TASK PROMPT
Could you recast the lines below as a JSON list of strings, one string per line with blank lines omitted, starting at the line containing "Of the items green" and running to the end of the records?

[Spatial reasoning records]

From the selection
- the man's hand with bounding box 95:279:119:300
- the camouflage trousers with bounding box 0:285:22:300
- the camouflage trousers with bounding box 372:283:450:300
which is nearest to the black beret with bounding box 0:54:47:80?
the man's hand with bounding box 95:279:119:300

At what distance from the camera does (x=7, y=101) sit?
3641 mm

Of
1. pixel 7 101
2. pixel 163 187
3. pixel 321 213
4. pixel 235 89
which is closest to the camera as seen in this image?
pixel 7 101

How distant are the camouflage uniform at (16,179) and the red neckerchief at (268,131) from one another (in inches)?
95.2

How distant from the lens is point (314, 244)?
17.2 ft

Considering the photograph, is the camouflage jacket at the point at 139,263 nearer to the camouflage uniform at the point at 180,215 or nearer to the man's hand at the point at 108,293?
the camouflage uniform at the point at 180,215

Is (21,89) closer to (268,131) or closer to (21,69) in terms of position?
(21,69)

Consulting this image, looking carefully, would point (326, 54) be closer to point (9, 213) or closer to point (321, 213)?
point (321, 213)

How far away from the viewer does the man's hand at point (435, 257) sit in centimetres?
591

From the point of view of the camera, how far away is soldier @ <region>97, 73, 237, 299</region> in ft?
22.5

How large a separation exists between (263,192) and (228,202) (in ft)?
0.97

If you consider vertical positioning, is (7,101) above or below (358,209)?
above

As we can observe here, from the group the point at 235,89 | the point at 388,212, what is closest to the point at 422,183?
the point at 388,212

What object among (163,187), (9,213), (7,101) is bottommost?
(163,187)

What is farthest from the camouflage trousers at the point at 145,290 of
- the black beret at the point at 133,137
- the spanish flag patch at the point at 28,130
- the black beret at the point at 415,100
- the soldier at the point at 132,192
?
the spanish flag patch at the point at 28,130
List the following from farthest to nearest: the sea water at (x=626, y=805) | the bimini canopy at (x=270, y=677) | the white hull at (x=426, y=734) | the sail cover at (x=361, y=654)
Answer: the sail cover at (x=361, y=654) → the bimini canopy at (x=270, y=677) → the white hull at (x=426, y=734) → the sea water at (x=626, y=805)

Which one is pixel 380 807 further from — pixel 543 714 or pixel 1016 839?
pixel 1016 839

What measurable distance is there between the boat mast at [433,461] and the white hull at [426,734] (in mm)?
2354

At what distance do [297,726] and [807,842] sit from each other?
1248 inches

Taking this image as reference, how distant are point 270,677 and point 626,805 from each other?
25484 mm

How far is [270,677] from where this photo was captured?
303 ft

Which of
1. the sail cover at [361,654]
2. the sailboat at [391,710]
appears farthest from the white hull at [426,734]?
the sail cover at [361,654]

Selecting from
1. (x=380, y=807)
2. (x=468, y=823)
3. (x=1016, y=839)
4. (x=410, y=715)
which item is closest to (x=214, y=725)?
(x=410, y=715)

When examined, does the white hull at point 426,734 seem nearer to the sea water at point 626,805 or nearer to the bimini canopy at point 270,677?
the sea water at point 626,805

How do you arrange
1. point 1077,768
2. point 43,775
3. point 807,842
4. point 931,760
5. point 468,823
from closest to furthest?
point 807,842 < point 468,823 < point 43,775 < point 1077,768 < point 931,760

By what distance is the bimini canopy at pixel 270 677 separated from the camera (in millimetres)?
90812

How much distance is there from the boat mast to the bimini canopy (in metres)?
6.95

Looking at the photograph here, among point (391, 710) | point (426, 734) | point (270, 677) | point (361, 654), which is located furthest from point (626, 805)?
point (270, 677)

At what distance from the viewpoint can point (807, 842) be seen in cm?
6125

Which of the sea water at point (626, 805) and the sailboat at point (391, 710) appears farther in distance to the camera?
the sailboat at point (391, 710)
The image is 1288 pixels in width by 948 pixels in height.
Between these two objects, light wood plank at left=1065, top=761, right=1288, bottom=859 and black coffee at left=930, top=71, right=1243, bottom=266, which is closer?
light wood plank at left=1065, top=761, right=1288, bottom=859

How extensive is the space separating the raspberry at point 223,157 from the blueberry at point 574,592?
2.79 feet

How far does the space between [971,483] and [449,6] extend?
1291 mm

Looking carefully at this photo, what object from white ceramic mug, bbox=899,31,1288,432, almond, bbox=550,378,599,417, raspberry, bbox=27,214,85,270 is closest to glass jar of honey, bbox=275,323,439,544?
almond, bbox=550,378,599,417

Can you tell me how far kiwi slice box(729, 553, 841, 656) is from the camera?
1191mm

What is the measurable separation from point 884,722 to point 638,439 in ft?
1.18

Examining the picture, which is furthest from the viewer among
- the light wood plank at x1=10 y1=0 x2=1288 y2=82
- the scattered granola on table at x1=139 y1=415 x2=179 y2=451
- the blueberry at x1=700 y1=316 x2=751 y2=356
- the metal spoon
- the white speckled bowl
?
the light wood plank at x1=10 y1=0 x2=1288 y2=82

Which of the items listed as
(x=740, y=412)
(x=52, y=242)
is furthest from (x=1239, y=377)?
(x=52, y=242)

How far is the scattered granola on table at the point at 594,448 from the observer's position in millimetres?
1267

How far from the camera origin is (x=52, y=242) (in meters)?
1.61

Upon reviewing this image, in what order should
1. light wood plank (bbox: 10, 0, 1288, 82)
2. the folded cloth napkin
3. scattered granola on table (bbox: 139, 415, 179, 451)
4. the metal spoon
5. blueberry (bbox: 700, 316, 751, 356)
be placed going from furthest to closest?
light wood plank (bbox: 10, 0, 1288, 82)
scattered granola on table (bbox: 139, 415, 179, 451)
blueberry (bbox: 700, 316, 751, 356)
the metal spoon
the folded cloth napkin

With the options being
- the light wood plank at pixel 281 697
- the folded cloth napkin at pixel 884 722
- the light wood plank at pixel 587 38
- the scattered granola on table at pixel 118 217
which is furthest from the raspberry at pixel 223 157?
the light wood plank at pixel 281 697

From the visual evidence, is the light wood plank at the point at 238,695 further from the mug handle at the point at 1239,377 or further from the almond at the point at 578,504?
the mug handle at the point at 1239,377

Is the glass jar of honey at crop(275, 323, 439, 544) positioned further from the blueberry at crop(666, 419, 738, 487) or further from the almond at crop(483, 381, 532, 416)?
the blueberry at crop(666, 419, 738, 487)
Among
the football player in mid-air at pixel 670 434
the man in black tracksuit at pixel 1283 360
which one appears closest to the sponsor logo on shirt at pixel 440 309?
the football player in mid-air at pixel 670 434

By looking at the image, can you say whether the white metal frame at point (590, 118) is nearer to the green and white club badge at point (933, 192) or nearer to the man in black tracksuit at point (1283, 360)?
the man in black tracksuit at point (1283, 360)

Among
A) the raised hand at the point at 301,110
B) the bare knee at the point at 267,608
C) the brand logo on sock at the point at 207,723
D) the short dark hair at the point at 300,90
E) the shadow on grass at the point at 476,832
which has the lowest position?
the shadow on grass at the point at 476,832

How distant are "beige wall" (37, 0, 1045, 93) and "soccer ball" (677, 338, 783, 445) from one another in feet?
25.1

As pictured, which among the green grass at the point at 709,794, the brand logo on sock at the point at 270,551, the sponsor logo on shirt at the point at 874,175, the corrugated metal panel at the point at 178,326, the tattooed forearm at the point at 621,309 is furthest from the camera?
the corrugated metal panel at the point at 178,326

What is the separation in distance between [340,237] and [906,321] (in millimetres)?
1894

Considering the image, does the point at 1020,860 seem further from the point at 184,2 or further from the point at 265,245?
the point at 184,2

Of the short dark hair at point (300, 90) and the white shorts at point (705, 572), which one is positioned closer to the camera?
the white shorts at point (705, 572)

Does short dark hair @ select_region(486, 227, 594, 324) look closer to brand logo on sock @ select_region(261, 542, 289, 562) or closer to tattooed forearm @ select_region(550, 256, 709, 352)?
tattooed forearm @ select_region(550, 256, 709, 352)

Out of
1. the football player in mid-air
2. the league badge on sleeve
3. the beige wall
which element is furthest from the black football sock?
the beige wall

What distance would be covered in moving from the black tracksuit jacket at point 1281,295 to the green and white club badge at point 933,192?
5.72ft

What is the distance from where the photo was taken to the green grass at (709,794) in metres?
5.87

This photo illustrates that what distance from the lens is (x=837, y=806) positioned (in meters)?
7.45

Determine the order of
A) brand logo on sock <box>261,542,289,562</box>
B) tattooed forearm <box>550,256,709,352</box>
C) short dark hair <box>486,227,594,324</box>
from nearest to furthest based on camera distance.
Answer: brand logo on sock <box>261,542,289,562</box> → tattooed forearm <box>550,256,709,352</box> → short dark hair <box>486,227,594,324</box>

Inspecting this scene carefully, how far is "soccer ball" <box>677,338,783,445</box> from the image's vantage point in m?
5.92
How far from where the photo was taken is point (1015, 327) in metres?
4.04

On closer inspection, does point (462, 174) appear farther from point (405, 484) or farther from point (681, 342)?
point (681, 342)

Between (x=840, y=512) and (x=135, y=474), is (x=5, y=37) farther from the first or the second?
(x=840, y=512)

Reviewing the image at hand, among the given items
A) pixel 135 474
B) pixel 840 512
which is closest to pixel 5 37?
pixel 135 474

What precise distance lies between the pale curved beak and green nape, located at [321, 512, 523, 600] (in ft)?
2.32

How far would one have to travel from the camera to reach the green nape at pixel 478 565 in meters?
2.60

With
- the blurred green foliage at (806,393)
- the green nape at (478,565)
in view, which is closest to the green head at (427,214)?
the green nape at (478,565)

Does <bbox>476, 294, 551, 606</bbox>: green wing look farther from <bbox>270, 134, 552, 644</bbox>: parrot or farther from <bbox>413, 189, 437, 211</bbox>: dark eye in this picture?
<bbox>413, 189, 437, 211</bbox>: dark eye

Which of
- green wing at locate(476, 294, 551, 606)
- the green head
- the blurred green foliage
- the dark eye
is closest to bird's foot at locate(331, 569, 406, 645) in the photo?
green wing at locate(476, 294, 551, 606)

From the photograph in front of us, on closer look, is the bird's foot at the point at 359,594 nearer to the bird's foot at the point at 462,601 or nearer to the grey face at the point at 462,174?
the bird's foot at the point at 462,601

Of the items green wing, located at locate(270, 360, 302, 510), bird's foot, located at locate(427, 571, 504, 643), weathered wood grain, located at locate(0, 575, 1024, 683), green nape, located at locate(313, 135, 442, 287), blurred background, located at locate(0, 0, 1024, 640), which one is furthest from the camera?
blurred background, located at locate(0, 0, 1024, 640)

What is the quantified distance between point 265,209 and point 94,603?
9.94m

FINAL ANSWER
[
  "Of the items green wing, located at locate(270, 360, 302, 510), bird's foot, located at locate(427, 571, 504, 643), weathered wood grain, located at locate(0, 575, 1024, 683), green nape, located at locate(313, 135, 442, 287), blurred background, located at locate(0, 0, 1024, 640), which one is furthest from the camera?",
  "blurred background, located at locate(0, 0, 1024, 640)",
  "What is the quantified distance between point 265,209 and point 94,603?",
  "9.94m"
]